| This 154 message thread spans 6 pages: < < 154 ( 1 2 3 4  6 ) > > || |
|Duplicate Content Observation|
Some sites are losing ALL of their relevant pages
We've just done a whole bunch of analysis on the dup issues with G, and I wish to post an observation about just one aspect of the current problems:
The fact that even within a single site, when pages are deemed too similar, G is not throwing out the dups - they're throwing out ALL the similar pages.
The result of this miscalculation is that high quality pages from leading/authoritative sites, some that also act as hubs, are lost in the SERP's. In most cases, these pages are not actually penalized or pushed into the Supplemental index. They are simply dampened so badly that they no longer appear anywhere in the SERP's.
The current problem is actually not new IMHO. It began surfacing on or about Dec 15 or 16 of last year. At that time, the best page for the query simply seemed to take a 5-10 spot drop in the SERP's...enough to kill most traffic to the page, but at least the page was still in the SERP's. If there were previously indented listings, those were dropped way down.
From early Feb through about mid March, the situation was corrected and the best pages for specific queries were again elevated to higher rankings. When indented listings were involved however, the indented listing seemed now to be less relevant than was the case pre-Dec.
In mid March to about mid May, the situation worsened again, approximately to the problems witnessed in mid Dec., i.e., the most relevant pages dropped 5-10 spots, indents vanished as was the case in Dec.
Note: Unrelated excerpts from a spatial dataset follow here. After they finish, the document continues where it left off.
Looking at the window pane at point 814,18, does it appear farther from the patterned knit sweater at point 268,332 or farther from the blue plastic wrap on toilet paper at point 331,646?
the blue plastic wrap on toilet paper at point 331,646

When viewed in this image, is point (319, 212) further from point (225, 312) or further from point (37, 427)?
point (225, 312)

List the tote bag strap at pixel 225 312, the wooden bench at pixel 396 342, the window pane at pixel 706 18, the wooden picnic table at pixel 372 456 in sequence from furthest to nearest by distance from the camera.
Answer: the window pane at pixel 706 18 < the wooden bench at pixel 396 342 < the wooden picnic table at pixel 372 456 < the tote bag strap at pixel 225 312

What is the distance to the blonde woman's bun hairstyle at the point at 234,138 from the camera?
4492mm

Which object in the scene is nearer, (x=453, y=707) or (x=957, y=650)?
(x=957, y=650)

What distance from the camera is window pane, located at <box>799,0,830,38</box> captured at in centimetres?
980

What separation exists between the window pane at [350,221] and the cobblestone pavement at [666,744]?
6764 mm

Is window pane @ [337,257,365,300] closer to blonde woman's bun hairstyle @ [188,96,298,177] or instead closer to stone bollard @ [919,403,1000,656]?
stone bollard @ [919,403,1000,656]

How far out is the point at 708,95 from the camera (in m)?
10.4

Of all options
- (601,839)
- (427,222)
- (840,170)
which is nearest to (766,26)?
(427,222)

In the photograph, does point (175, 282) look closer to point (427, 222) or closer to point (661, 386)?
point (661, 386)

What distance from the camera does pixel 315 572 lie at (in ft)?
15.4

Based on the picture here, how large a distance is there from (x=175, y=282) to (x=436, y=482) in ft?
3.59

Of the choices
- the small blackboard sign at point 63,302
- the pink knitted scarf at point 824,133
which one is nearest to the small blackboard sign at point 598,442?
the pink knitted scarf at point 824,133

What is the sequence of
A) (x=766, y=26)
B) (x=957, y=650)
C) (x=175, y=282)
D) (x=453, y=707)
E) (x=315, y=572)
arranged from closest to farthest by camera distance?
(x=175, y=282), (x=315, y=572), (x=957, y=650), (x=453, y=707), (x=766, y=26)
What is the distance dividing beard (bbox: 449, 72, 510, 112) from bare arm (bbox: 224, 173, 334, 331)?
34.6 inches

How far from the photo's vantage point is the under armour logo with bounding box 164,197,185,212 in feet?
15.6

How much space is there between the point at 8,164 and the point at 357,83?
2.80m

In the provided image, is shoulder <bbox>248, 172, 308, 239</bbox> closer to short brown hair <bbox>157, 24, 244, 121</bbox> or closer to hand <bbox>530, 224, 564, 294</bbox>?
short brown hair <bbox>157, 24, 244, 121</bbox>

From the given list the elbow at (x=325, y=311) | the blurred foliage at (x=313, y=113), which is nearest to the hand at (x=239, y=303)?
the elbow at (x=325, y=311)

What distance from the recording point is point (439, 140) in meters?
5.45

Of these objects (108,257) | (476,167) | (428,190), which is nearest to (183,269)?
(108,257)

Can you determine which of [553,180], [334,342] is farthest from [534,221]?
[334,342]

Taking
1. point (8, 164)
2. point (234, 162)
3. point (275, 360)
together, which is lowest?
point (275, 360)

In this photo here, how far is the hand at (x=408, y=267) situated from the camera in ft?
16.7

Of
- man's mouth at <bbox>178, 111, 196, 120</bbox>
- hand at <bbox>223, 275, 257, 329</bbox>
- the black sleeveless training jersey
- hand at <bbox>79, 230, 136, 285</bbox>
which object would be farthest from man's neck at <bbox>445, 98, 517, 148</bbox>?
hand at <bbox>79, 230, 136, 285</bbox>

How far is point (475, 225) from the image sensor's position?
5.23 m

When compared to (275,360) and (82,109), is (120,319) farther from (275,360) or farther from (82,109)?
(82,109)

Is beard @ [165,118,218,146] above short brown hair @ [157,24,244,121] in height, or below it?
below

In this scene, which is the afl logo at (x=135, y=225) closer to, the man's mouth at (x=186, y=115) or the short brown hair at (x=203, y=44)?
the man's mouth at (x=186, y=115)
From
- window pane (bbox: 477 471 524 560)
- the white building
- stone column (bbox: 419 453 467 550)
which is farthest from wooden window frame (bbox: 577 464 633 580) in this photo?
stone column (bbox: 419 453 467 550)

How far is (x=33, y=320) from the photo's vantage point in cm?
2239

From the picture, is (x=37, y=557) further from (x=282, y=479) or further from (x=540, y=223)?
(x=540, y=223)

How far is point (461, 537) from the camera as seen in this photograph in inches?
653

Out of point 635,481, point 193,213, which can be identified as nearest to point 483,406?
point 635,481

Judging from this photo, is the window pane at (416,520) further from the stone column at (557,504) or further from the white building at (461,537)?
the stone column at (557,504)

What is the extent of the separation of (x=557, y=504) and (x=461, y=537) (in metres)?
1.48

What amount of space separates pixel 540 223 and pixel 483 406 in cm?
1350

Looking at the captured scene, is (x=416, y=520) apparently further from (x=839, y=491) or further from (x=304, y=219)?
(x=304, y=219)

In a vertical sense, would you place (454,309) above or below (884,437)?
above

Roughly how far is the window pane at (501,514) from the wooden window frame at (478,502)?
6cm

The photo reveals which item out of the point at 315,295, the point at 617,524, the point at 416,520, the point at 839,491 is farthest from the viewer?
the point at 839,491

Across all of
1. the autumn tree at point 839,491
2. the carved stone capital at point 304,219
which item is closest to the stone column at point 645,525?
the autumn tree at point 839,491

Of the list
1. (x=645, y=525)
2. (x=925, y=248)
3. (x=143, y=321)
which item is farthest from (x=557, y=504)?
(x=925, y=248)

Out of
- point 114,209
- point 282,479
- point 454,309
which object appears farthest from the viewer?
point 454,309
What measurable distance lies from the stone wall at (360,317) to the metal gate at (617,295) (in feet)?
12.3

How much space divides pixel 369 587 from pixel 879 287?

But the most serious aspect of the problem began in mid May, when G started dropping even the best page for the query out of the visible SERP's.
A few days ago, the problem worsened, going deeper into the ranks of high quality, authoritative sites. This added fuel to what has become the longest non-update thread [webmasterworld.com] I've ever seen.
Why This is Such a Problem
The short answer is, that a lot of very useful, relevant pages, are now not being featured. I'm not talking about just downgraded. They're nowhere.
Now, I'm sure that there are sites that deserved the loss of these vanished pages. But there are plenty of others whose absense is simply hurting the SERP's. There is a difference between indexing the world's information, and making it available after all.
|Hypothetical Example |
We help a client with a scientific site about insects (not really, but the example is highly analogous). Let's discuss this hypothetical site's hypothetical section about bees. Bees are after all very useful little creatures. :-)
There are many types of bees. And then there are regional differences in those types of bees, and different kinds of bees within each type and regional variation (worker, queen, etc). Now, if you research bees, and want to search on a certain type of bee - and in particular a worker bee from the species that does its work in a certain region of the world, then you'ld like to find the page on that specific bee.
Well, you used to be able to find that page, near the top of the SERP's, when searching for it.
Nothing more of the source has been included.